CAP’s report also found that equity awards (non-cash compensation) increased by 17%, on average, for both chief executives and finance chiefs. And equity awards made up two-thirds of CEOs’ total compensation, on average, and 56% of total compensation for CFOs. The research also found that CEOs generally saw “more dramatic swings” in incentive compensation in comparison to CFOs, with a higher percentage of chief executives experiencing increases or decreases of 25% or more.
More than 80% of companies in the S&P 1500 have their fiscal year at the end of the calendar year, Dec. 31, Colucci says. Some of those filings are coming out this week, but the bulk of them will come out throughout the rest of March and early April, he says. The early batch of filings offer up a preview, but so far things are looking bright for CFOs, at least when it comes to pay.
You can find the full report here.
See you tomorrow.
Sheryl Estrada
sheryl.estrada@fortune.com
Big deal
Morgan Stanley’s E-Trade released data from its monthly sector rotation study. The top three sectors in January and February were energy, consumer discretionary (nonessential goods and services, like cars and entertainment), and utilities. The results are based on the trading platform’s customer notional net percentage buy/sell behavior for stocks that comprise the S&P 500 sectors. All three sectors increased between January and February, with energy increasing from 7.92% to 14.85%, according to the report.
Going deeper
“Transformative Change Starts With Responsible Research,” an opinion piece by Wharton Dean Erika James and INSEAD Dean Ilian Mihov, included in Wharton’s business journal, explores how responsible research can help businesses and leaders gain a sustainable edge in the current volatile markets. “Responsible research isn’t just about acting ethically when collecting data; it is about recognizing changing social values and the scientific realities faced by business—particularly the idea that business cannot leave people, communities, or less resource-rich societies behind,” James and Mihov write.
Leaderboard
Julie Swinney was promoted to CFO at Zendesk, a customer service platform. Swinney joined Zendesk in October 2021 as SVP of finance and strategy and has been serving as the company’s acting CFO since November 2022. She was previously at Intel for over 25 years, including serving as CFO of the cloud and enterprise data center business. As Swinney assumes the role of CFO permanently, she will continue to focus on supporting the company’s ability to “create and capture value for its customers and employees, building a sustainable cost structure and helping critical business functions maximize productivity,” according to Zendesk.

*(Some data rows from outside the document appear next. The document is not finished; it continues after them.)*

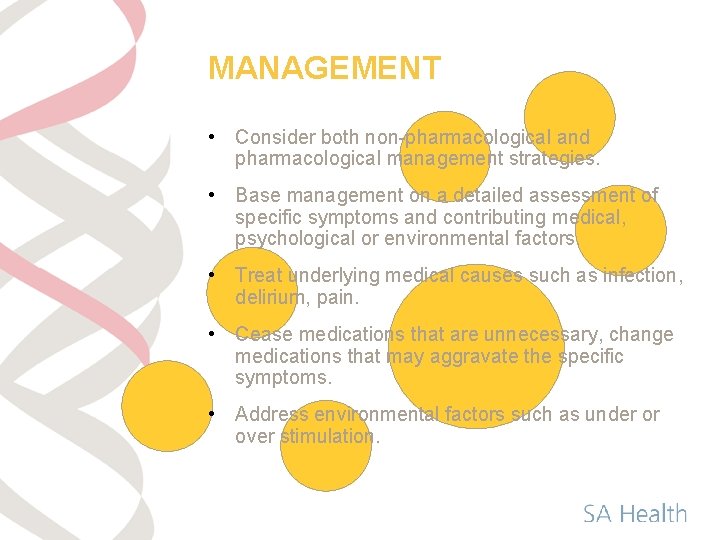 MANAGEMENT • Consider both non-pharmacological and pharmacological management strategies. • Base management on a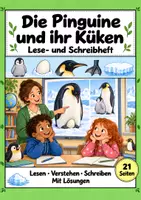Vorschau - Arbeitsblätter - Die Pinguine und ihr Küken: Deutsch Lesen, Schreiben, Leseheft, Schreibheft und Arbeitsblätter mit Lösungen - Deckblatt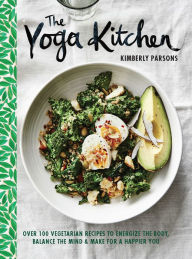 Title: The Yoga Kitchen: Over 100 Vegetarian Recipes to Energize the Body, Balance the Mind & Make for a Happier You, Author: Kimberly Parsons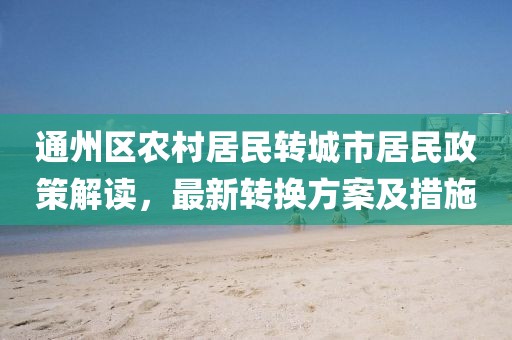 通州區(qū)農(nóng)村居民轉(zhuǎn)城市居民政策解讀，最新轉(zhuǎn)換方案及措施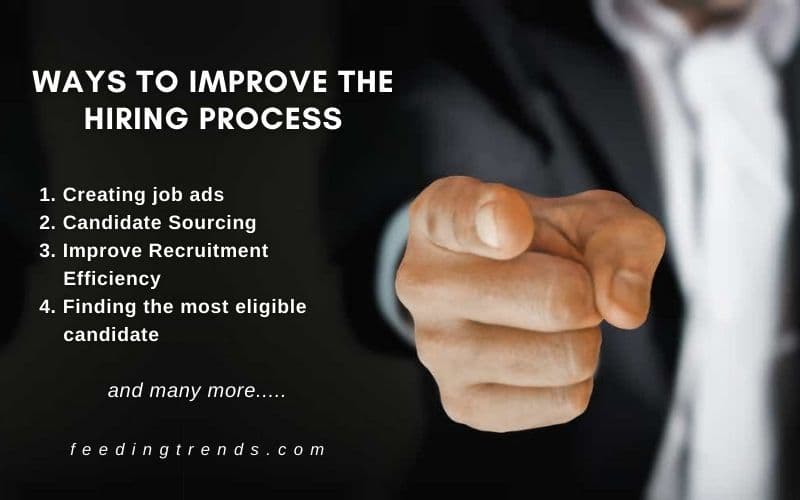 4 Ways To Improve The Hiring Process In 2021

Bill Wafford was named CFO at Qurate Retail Group (Nasdaq: QRTEA), the parent company of brands including QVC, HSN, and Zulily. James Hathaway, who had been serving as Interim CFO since August 2022, will become the CFO of QVC US. Wafford has more than 25 years of experience. He joins Qurate Retail Group from Everlane, where he was the CFO. Before Everlane, he served as CFO for retail companies such as JCPenney, The Vitamin Shoppe, and Thrasio. Wafford also previously served as a partner in the advisory practice group at KPMG, after holding various executive finance roles with Walgreens Boots Alliance, Target, and Archstone Consulting.
Overheard
“The resilience of demand-driven inflation means the Fed might have to raise rates closer to 6% to get inflation back to target.”
—Bank of America economist Aditya Bhave warned in a note the Fed may need to hike rates to anywhere between 5.25% and 5.5% to return inflation back to the targeted 2% increase year on year, and the Federal Reserve will have to “keep raising rates until it finds the point of pain for consumer demand,” Fortune reported.